start Source extract
If you already know ReactJS, then it'll probably be a lot easier for you to
learn React Native than Swift or Objective-C.

If you are working on a team with primarily JS developers, React Native is
probably a better choice to go with.

Will this cause Swift to be irrelevant? Probably not.

\--

If you are learning iOS and doing production / client work, you should be
aware that using a third party framework could actually break your app. I'm
interested in React Naive, but also very weary about it. Facebook released a
framework called Three20 back in iOS 2.0/3.0 days and abandoned the project
shortly afterwards. Of course being open source there is bound to be people
who take over the project, but it's something to think about.

------
kin
This sounds promising. I've been building something with Ionic recently and
it's great 'cause it's just Angular but the documentation is a bit
inconsistent and outdated. If React Native were to execute and deliver, I'd
definitely love to switch over.

------
yuchi
Seasoned Appcelerator’s Titanium Mobile SDK dev here. Looks like that a lot of
people here is comparing this announcement from the react team to the Titanium
Mobile SDK. I’d like to give some info to shed some light on the differences,
and probably anticipate the challenges they have to (or _had_ to) solve.

## Architecture

Both Titanium SDK and this Native React thing _do have_ a JavaScript runtime
behind the curtains.

Both frameworks will run the JS runtime on the background, on a different
thread from the UI. This is incredibly important to remind.

Titanium SDK follows an OOP-ish, imperative approach. You create views using
factories (`Titanium.UI.createScrollView({ })`) and you add those views to
parent views (`parent.add(child)`). This is very similar to a browser DOM, and
in fact it’s cumbersome to work with. They built an xml preprocessor called
Alloy which does a better job at exposing the view hierarchy right in the
source, but it just compiles down to JS, `create()` and `add()`.

This is important for the evaluation _at least_ for the following reason:
every time you update a property on a view (actually on a proxy object to the
real view) you’re _crossing the bridge_ and you have to pay that penality. The
bridge is the void between the JS runtime’s thread and the main, UI’s one.
This is incredibly painful when trying to do JS animations, sometimes if
you’re not careful you can get hurt very badly. You can still do great things,
but it’s way better to use the native `.animate()` methods, which cross the
bridge only twice (at start, and at the end as a callback invoking).
end Source extract
start Source material
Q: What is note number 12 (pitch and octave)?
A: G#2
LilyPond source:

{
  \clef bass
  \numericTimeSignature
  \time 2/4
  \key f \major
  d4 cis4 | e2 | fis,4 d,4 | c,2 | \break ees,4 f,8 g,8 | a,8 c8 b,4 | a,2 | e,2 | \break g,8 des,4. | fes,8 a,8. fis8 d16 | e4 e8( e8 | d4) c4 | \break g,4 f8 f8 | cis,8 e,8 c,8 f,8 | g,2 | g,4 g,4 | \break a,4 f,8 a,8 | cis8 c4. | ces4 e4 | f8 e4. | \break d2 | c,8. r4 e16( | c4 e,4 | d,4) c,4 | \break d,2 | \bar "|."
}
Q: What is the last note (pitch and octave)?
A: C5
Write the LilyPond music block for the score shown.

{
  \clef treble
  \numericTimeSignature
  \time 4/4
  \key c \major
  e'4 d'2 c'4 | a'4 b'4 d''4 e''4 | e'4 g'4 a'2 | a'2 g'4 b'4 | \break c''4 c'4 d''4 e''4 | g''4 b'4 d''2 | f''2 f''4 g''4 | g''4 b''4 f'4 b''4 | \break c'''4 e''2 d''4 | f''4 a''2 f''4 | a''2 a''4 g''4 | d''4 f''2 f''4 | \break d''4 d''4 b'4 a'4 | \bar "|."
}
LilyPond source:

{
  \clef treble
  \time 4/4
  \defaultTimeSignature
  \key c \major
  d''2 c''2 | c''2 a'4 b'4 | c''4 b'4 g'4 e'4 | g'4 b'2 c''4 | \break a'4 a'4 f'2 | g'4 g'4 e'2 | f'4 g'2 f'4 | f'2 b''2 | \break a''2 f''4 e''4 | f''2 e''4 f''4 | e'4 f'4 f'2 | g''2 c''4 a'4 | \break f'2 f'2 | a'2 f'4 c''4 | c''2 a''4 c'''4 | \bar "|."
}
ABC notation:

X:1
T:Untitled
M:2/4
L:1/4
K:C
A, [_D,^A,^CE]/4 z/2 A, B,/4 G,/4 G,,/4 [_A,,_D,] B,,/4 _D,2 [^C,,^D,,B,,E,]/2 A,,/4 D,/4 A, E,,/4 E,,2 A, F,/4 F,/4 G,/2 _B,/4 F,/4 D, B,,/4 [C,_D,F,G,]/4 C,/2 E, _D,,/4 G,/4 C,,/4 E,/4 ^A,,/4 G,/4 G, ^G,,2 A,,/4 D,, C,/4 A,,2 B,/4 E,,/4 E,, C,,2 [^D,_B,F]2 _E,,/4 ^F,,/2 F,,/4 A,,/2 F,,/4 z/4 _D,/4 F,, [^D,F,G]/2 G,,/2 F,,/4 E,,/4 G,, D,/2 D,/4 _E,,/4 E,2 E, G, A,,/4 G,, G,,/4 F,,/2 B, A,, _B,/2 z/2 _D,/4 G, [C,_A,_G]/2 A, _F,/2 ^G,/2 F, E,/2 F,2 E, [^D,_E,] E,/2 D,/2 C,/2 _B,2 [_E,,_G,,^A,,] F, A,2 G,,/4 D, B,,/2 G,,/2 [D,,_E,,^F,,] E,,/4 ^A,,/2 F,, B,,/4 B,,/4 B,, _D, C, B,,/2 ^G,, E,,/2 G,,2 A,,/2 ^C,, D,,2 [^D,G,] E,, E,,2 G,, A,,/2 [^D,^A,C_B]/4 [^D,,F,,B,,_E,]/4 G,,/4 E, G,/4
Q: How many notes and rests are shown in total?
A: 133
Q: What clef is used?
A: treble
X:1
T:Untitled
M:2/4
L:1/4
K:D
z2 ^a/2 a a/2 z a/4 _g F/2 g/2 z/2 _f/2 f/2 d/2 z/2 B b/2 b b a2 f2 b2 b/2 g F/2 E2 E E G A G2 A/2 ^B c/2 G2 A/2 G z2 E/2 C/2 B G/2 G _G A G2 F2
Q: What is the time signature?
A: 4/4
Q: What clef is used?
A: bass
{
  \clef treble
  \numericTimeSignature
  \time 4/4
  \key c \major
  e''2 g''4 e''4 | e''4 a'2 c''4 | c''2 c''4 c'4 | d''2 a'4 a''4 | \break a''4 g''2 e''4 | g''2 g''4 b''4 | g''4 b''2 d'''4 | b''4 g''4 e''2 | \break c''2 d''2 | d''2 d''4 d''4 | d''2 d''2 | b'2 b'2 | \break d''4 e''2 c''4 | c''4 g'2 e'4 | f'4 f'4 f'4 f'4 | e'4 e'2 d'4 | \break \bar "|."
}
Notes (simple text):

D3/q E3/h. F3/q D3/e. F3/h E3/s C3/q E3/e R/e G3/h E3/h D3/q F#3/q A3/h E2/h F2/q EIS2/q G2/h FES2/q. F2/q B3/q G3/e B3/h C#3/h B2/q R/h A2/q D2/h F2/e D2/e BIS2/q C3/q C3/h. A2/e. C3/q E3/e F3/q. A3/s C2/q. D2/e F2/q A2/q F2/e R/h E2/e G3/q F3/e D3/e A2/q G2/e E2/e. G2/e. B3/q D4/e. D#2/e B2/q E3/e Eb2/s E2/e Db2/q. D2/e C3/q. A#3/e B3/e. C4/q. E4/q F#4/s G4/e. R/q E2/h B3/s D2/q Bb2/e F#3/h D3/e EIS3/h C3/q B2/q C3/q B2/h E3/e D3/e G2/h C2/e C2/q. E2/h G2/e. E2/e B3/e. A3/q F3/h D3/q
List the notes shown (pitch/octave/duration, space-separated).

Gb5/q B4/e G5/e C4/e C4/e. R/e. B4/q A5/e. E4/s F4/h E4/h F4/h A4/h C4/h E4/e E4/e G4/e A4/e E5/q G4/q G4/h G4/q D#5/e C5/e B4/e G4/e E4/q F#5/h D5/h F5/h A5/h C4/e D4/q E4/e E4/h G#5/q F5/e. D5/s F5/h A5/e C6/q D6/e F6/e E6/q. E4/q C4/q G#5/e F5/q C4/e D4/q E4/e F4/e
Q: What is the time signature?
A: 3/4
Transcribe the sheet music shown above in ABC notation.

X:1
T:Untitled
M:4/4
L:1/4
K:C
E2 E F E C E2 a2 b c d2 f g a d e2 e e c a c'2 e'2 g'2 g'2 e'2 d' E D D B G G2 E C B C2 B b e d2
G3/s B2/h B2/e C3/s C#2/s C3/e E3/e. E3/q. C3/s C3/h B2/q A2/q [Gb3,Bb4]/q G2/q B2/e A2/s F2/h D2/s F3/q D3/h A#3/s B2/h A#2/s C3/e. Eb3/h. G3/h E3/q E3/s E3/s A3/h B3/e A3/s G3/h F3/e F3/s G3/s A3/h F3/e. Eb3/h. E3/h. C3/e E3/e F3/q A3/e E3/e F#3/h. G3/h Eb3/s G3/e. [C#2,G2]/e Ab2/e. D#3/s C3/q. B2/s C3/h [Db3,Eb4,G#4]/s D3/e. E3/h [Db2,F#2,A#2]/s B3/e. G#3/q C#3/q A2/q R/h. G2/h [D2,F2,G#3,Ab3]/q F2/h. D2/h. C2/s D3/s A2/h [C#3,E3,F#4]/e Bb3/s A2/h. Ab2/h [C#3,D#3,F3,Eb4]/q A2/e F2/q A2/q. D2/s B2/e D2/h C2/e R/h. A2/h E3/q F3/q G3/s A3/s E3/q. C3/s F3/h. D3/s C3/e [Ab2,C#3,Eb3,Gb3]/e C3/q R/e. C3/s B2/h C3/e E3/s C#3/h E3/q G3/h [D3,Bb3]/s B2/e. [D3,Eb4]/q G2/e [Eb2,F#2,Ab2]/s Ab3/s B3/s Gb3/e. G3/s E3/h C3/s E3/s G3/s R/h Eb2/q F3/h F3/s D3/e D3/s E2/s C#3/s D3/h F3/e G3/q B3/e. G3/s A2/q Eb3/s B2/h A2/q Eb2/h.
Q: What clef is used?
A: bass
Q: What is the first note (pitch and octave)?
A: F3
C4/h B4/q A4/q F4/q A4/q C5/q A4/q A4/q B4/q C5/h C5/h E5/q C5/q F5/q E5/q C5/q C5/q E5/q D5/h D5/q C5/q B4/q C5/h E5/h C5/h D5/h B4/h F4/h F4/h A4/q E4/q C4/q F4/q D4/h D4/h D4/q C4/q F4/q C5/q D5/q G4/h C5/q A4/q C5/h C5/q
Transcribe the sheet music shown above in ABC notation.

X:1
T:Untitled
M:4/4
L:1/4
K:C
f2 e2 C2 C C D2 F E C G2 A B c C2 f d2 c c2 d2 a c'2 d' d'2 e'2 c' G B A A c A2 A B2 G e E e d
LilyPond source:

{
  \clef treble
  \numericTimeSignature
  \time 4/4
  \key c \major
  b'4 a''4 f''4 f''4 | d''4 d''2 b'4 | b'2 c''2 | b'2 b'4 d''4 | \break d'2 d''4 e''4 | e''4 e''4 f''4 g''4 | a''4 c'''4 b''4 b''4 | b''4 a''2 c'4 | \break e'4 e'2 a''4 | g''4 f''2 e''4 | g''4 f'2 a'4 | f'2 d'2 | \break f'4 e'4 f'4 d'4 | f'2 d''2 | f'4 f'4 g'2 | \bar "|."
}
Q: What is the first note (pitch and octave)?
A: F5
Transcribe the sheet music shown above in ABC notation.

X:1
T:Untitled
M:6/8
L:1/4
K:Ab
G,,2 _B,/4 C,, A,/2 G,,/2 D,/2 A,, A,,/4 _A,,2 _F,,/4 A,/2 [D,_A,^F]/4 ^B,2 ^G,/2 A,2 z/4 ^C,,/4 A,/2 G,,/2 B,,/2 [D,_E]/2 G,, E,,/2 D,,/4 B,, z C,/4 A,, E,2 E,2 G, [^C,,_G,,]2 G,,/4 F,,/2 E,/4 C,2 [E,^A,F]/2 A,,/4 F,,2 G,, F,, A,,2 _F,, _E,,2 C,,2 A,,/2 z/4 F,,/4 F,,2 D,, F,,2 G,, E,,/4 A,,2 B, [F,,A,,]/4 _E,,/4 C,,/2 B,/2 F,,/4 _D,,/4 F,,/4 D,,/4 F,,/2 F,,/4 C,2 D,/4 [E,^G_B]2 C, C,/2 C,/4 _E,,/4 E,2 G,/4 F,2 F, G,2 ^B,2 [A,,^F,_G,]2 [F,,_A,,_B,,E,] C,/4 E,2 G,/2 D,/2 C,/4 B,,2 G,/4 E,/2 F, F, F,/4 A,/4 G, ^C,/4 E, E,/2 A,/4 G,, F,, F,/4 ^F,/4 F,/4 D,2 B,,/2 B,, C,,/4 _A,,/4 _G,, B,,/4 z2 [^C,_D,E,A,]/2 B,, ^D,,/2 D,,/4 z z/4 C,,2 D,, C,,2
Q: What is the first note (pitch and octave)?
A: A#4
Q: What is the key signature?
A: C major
end Source material
◆ **Written tasks**
A - Repeat the passage of the React Native thread from "Will this cause" up to and including "to think about.".
B - Give the rows again from their first line up to and including the line with "Write the LilyPond", switching "bass" to "tenor" and leaving everything else unchanged. Return only those lines.

◆ **Written answers**
A -
Will this cause Swift to be irrelevant? Probably not.

\--

If you are learning iOS and doing production / client work, you should be
aware that using a third party framework could actually break your app. I'm
interested in React Naive, but also very weary about it. Facebook released a
framework called Three20 back in iOS 2.0/3.0 days and abandoned the project
shortly afterwards. Of course being open source there is bound to be people
who take over the project, but it's something to think about.

B -
Q: What is note number 12 (pitch and octave)?
A: G#2
LilyPond source:

{
  \clef tenor
  \numericTimeSignature
  \time 2/4
  \key f \major
  d4 cis4 | e2 | fis,4 d,4 | c,2 | \break ees,4 f,8 g,8 | a,8 c8 b,4 | a,2 | e,2 | \break g,8 des,4. | fes,8 a,8. fis8 d16 | e4 e8( e8 | d4) c4 | \break g,4 f8 f8 | cis,8 e,8 c,8 f,8 | g,2 | g,4 g,4 | \break a,4 f,8 a,8 | cis8 c4. | ces4 e4 | f8 e4. | \break d2 | c,8. r4 e16( | c4 e,4 | d,4) c,4 | \break d,2 | \bar "|."
}
Q: What is the last note (pitch and octave)?
A: C5
Write the LilyPond music block for the score shown.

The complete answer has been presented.